Inspiré par le voisin australien, le ministère de l’Intérieur de Nouvelle Zélande lancera à la fin du mois le « Digital Child Exploitation Filtering System ». Un filtrage « en réponse à la demande de la communauté » pour qu’Internet « soit plus sécurisé ». La page bloquée affichera un message mentionnant l’illégalité du site. Contrairement à l’Australie, le filtrage ne reposera sur aucune loi, ne concernera que la pédo-pornographie et ne sera soumis à aucune obligation de coopération avec les FAI. Le gouvernement a testé une liste de 7 000 noms de domaine pendant les deux années passées.

Filtrage en attente

Aux Etats-Unis, la lutte contre la cyber-pornographie enfantine a commencé en 2000, date à laquelle une loi a été promulguée pour un filtrage dans les écoles et bibliothèques. Depuis, aucune filtrage à l’échelle nationale n’a pu être mis en vigueur. Même si les autorités semblent enclines à bloquer l’accès aux sites de téléchargement illégal. Pourtant, le filtrage des sites pédo-pornographiques faisait partie d’un amendement au projet de loi sur la relance économique présenté l’année dernière. Il y a un mois, le Sénat a refusé de voter cet amendement. Sans doute parce que Barack Obama avait fait de la neutralité du Net un des thèmes de sa campagne.

Aux Pays-Bas, l’Etat a montré son envie de légiférer, mais n’a pas réussi à disposer du droit constitutionnel pour imposer ses directives. Cela reste une initiative dépendant du volontariat des FAI. Pour le moment, seuls deux FAI mineurs ont mis en place le filtrage. Avec une liste gérée par la police mais qui ne concerne que 150 sites néerlandais. De plus, la police a jugé que les efforts pour garantir l’utilité de cette liste étaient démesurés.

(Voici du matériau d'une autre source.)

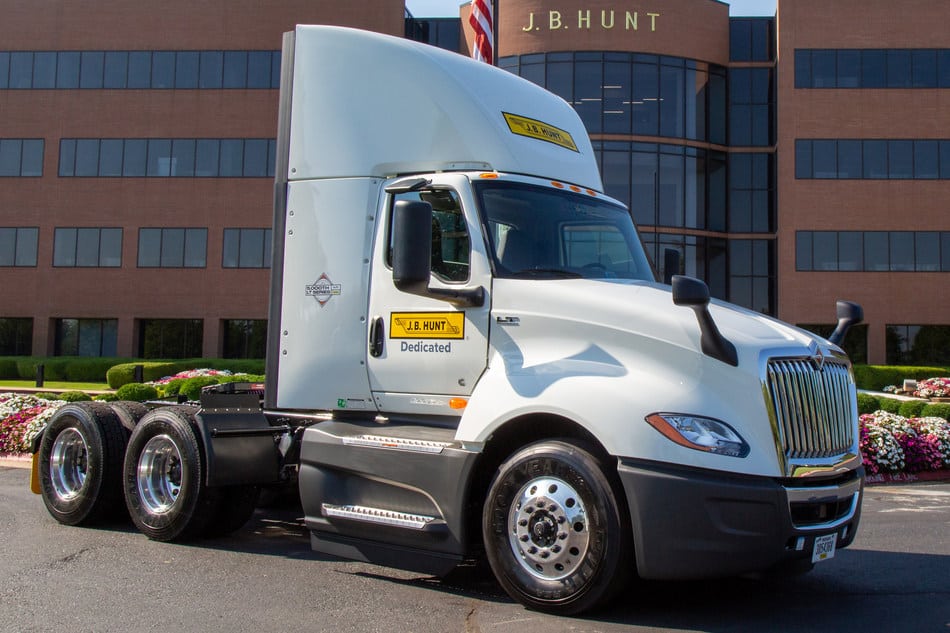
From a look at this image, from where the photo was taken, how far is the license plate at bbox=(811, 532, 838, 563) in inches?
213

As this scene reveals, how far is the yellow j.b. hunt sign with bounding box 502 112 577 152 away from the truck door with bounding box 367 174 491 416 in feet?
2.72

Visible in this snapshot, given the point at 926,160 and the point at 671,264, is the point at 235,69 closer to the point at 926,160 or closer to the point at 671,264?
the point at 926,160

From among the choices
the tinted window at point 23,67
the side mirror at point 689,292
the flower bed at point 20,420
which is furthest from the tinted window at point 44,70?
the side mirror at point 689,292

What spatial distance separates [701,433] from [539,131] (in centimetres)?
305

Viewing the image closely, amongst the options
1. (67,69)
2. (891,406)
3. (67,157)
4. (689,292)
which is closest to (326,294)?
(689,292)

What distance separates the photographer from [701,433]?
5.34 metres

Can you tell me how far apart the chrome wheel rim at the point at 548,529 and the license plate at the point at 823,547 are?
131 cm

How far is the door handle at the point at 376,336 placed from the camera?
6.89 metres

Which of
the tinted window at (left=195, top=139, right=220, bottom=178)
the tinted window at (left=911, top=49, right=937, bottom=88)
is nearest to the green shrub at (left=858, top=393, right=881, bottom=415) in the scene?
the tinted window at (left=911, top=49, right=937, bottom=88)

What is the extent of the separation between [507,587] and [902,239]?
1589 inches

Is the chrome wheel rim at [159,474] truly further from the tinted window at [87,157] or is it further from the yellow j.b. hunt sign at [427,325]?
the tinted window at [87,157]

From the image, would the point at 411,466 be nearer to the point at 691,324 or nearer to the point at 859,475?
the point at 691,324

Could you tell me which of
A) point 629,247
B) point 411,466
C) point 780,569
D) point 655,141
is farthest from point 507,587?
point 655,141

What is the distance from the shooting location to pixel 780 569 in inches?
219
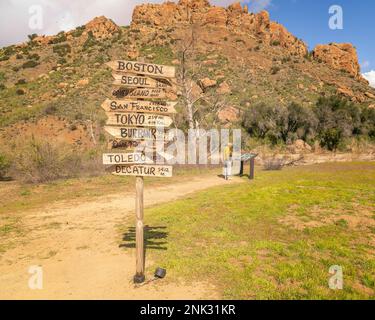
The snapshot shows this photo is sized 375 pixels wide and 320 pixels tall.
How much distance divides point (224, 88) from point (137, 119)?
124 ft

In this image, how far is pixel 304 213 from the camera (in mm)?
9242

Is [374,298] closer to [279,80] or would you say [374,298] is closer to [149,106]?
[149,106]

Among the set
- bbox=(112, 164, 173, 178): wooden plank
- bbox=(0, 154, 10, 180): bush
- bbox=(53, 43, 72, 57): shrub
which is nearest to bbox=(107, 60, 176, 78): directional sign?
bbox=(112, 164, 173, 178): wooden plank

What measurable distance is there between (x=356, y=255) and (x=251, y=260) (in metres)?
2.02

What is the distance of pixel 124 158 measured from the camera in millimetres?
5391

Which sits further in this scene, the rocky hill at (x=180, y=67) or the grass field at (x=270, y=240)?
the rocky hill at (x=180, y=67)

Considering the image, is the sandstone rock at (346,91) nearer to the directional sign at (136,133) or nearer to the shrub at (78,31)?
the shrub at (78,31)

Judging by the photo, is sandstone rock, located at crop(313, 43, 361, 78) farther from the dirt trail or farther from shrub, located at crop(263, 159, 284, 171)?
the dirt trail

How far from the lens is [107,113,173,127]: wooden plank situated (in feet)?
17.3

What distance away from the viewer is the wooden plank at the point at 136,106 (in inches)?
207

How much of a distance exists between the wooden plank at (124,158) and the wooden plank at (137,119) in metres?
0.49

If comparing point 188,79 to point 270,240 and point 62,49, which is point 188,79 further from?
point 62,49

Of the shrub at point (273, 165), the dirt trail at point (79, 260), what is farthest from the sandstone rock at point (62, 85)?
the dirt trail at point (79, 260)
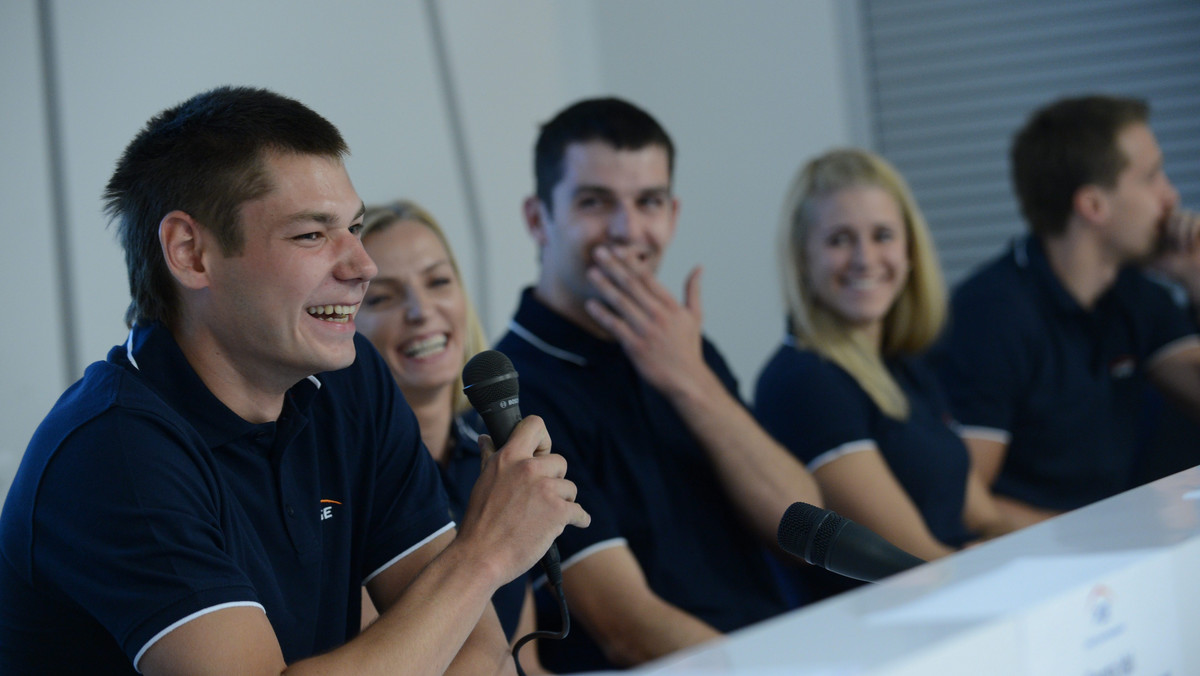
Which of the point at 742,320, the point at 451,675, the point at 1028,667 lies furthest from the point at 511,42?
the point at 1028,667

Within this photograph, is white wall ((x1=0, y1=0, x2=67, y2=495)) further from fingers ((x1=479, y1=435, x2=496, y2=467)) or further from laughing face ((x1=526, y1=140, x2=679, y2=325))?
fingers ((x1=479, y1=435, x2=496, y2=467))

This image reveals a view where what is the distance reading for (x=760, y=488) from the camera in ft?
6.64

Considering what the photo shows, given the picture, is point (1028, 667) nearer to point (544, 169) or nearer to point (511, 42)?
point (544, 169)

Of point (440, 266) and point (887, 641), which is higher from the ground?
point (440, 266)

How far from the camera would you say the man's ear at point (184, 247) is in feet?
4.20

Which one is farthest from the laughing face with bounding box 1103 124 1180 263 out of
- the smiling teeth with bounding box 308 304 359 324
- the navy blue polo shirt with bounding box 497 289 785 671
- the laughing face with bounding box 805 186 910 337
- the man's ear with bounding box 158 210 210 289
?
the man's ear with bounding box 158 210 210 289

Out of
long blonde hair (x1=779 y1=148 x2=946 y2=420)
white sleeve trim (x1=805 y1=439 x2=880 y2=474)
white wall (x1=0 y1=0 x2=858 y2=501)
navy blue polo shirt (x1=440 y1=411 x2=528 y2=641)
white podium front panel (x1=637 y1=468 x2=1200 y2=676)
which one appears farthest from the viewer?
long blonde hair (x1=779 y1=148 x2=946 y2=420)

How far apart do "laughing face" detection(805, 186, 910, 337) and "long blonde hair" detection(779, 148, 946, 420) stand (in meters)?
0.02

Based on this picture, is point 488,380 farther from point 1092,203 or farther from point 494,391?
point 1092,203

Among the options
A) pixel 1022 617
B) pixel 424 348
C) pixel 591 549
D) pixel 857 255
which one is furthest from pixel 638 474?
pixel 1022 617

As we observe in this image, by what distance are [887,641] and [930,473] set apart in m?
1.80

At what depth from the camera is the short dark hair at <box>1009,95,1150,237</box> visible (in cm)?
303

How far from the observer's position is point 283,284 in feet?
4.24

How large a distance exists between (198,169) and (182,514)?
1.32 ft
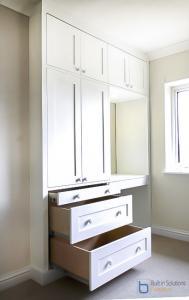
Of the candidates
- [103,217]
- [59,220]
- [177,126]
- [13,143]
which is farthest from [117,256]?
[177,126]

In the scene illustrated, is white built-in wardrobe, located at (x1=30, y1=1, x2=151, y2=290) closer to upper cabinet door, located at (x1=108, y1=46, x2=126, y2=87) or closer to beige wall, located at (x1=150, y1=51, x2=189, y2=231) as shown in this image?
upper cabinet door, located at (x1=108, y1=46, x2=126, y2=87)

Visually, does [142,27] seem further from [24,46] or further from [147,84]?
[24,46]

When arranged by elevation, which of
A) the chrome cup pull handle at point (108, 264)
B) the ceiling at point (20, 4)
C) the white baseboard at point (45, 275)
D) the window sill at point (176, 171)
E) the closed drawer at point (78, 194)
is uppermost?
the ceiling at point (20, 4)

L’Allemagne, enfin, est indécise. Le 28 novembre dernier, Horst Köhler, président allemand, avait mis un terme aux tergiversations gouvernementales : le filtrage du Web n’aurait pas lieu. Si une loi intitulée « Internet Restriction Act » avait été votée cinq mois plus tôt en accord avec les FAI, le gouvernement a progressivement reconnu que la démarche était caduque. Les raisons invoquées : l’inefficacité technique à empêcher l’accès aux pédophiles et le risque de « surblocage », c’est-à-dire le fait de bloquer des sites « innocents ». Plusieurs rapports avaient en effet assuré que la liste noire, qui était fournie quotidiennement par la police criminelle, contenait moins de 2 % de sites pédo-pornographiques. Finalement, et bien qu’un groupe de travail ait été formé pour réfléchir à l’autorégulation, un nouveau texte, cette fois signé par le président, a été présenté en février. La différence étant la suppression des sites plutôt que le blocage de l’accès. Passage devant le Parlement à venir. A noter, enfin, que le pays avait déjà adopté un « code de bonne conduite » pour retirer des recherches Google les sites « illégaux ».